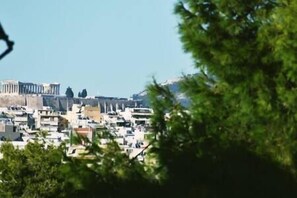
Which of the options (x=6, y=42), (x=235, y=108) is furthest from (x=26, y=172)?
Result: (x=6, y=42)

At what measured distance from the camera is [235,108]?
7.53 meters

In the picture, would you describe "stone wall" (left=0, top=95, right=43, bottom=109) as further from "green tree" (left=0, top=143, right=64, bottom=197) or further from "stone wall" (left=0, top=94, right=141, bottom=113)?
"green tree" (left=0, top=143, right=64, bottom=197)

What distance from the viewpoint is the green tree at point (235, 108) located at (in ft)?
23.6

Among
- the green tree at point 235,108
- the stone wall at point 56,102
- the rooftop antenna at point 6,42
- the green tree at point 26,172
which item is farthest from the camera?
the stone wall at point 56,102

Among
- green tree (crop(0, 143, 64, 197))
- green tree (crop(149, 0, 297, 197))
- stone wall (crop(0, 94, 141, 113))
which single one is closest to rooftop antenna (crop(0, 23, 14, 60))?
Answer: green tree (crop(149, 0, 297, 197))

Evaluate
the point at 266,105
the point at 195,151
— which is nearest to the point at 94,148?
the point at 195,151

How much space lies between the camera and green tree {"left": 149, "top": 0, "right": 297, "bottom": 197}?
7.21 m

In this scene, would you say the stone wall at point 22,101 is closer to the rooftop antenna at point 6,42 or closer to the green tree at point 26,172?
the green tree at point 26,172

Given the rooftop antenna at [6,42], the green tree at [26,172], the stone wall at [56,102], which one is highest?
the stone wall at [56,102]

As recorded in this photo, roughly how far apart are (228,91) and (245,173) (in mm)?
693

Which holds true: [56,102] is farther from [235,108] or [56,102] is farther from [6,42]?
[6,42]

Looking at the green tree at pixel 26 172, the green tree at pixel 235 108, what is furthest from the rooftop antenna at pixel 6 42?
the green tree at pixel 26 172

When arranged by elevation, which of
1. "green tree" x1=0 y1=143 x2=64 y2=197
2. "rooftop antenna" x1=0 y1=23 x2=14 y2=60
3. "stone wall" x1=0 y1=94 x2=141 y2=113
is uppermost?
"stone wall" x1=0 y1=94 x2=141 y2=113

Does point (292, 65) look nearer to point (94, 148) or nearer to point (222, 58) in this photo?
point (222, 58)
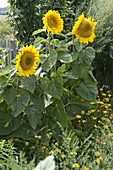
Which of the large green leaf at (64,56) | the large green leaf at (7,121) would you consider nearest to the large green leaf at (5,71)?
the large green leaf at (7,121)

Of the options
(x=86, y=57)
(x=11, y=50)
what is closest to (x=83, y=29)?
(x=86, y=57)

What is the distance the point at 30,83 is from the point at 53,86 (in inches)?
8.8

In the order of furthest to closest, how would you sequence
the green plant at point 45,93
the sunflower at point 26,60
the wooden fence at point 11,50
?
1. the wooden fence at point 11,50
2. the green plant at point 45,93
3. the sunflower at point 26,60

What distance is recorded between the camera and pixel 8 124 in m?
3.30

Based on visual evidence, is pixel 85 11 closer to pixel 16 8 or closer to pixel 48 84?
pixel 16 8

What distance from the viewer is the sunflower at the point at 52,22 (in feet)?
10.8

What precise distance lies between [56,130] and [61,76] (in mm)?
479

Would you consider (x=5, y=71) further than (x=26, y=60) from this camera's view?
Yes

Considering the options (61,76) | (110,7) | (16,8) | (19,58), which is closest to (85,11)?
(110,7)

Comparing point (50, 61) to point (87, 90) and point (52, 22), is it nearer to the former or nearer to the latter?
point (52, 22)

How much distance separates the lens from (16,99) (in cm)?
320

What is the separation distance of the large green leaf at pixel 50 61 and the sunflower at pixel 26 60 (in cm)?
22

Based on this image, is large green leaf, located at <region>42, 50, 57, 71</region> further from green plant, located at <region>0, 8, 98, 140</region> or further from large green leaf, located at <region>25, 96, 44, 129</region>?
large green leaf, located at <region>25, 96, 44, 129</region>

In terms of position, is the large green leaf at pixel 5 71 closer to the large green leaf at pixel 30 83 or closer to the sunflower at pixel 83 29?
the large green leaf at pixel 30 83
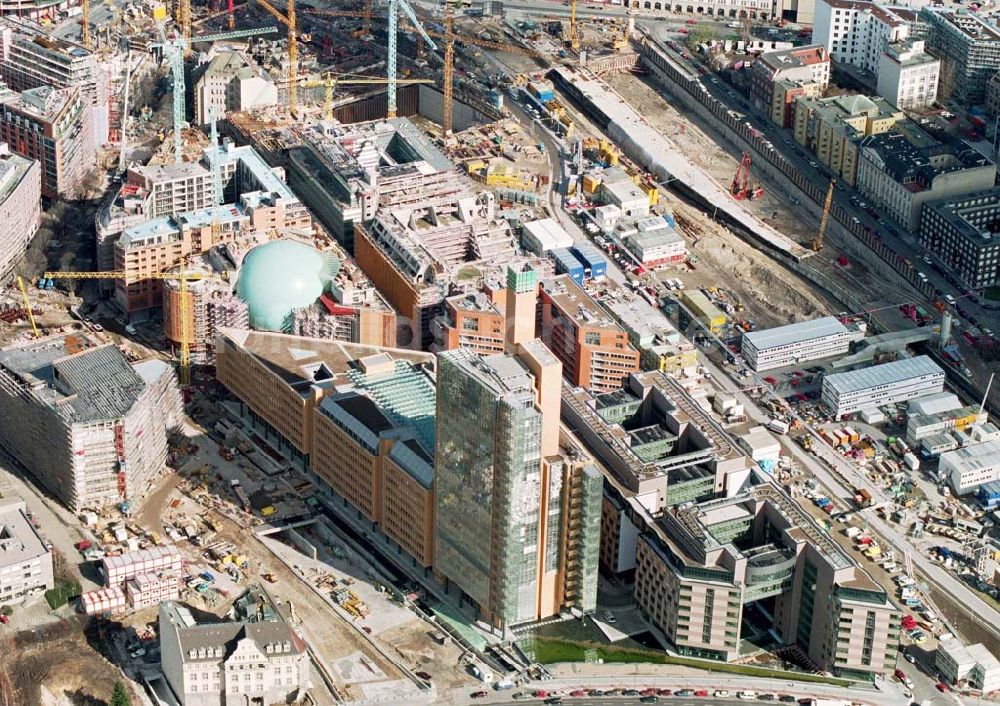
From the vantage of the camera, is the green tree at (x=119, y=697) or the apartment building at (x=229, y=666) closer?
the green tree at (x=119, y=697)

Directive: Format the entries from the very first one through the line containing "7.53 meters" as a Markdown table with two columns, Index and Content, numbering each line and skipping blank lines. Omit the pictures.

Final answer:
| Index | Content |
|---|---|
| 1 | Which of the options (x=6, y=42), (x=235, y=108) is furthest from (x=26, y=172)? |
| 2 | Result: (x=6, y=42) |
| 3 | At what measured distance from the camera is [235,108]? |
| 4 | 7.53 meters |